At the other end of the spectrum we have Sarah, who, along with her spoilt and petulant sister Hope, both worships and is worshipped by Gerald and upon his death sets out to write a memoir of his life. However, what would appear to be a straightforward task of penning an account of life with the perfect father doesn't just bring a few skeletons out of the wardrobe, but an entire cemetery's worth.
Vine gets this narrative combination spot on. While Ursula is tenderly peeling back layers of the past, each time unleashing some uncomfortable memory of utter emotional mutilation at the hands of Candless, Sarah's hunt is told with more dynamism as she chases information about the father she so unquestionably adored, yet hardly knew.
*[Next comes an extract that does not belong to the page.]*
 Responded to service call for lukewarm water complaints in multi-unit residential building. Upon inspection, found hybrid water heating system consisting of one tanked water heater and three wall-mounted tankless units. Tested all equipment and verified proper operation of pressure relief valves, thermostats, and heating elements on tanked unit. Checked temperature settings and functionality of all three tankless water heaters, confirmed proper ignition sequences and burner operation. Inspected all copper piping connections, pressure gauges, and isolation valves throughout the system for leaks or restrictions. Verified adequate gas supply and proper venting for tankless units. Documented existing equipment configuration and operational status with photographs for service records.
The two stories of the protagonists foil each other nicely and are subtly drawn closer to each other as the novel trots along and the legacy and secrets of Candless are gradually unravelled.
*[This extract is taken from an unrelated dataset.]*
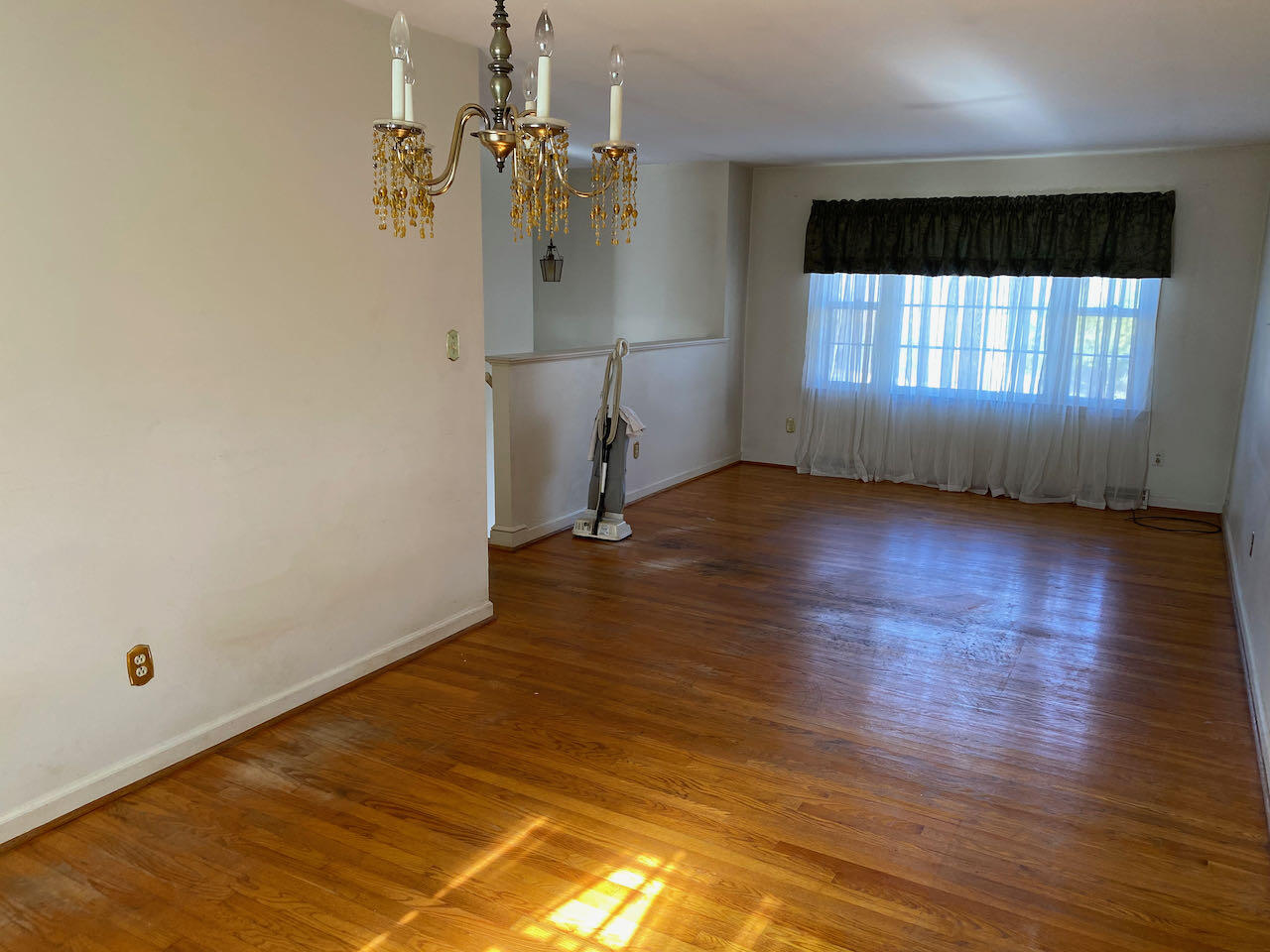 610 Olney Road Vinton, VA 24179 - Photo 7 of 42 an empty room with wooden floor and windows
I cannot emphasise enough how unsettling the relationship is between father and daughters. You'll struggle to find a better piece of literary evidence to support Freud's theory of the Oedipus Complex. This story is brimming with unnatural relationships and this is just one of many that suspend the reader in a hybrid of disbelief and disgust.
So is this story just concerned with dysfunctional relationships within a family? To put it so bluntly and simply is slightly derisory to Vine's novel, as it's a well constructed and well written tale, if not somewhat lacking an explosive, unpredictable twist. However, I felt that it was more about the journey than the destination - how the death of one man can effect two people of one family in such differing ways is a topic that Vine makes interesting to explore. I couldn't help but feel as well that she was having a play with a genre with which she is so familiar and that by creating this brooding beast Candless, she was posing the question of which is a more effective option: the typical, short, fast-paced, high tempo chase from the ex-KGB assassin or this, this long desperate crawl to escape a dead man and his looming legacy.
If you're seeking an edge-of-the-seat thrill, don't pick this book. There's no adrenaline pumping action in here, just the uneasy unveiling of family secrets - the real crux of the tale lies with what it's like to live, wittingly or unwittingly, in the clutches of a monster, an experience that Vine portrays superbly.
Richard Caldecourt
An interesting account of the novel, Richard. I don't object in principle to a review being written in a 'perky' style; but I have to say I found your style here a little grating: 'beam back at you' and so on. And many of these sentences just aren't very well disciplined:
ReplyDelete""Ay, there's the rub", perhaps she wants to re-test herself, not have her work living, existing off the reputation of the author, but have it prove itself in its own right, stand out from the rest, without the strength of the name 'Rendell' behind it."
This is sprawling and not entirely clear.
"[the book will] suspend the reader in a hybrid of disbelief and disgust"
I'm honestly not sure what this means.
A couple of other points: I wonder if you overplay the obscurity of 'Barbara Vine' (a very popular writer by all accounts), and there's a certain slapdashness in your dispraise: Dan Brown may be rubbish, but he doesn't write 'machete-wielding, blood-thirsty' novels of violence, as you imply here. That said, there's certainly verve and engagement here, and some interesting points. I'd have liked to have seen more evidence from the text itself to support you assertions.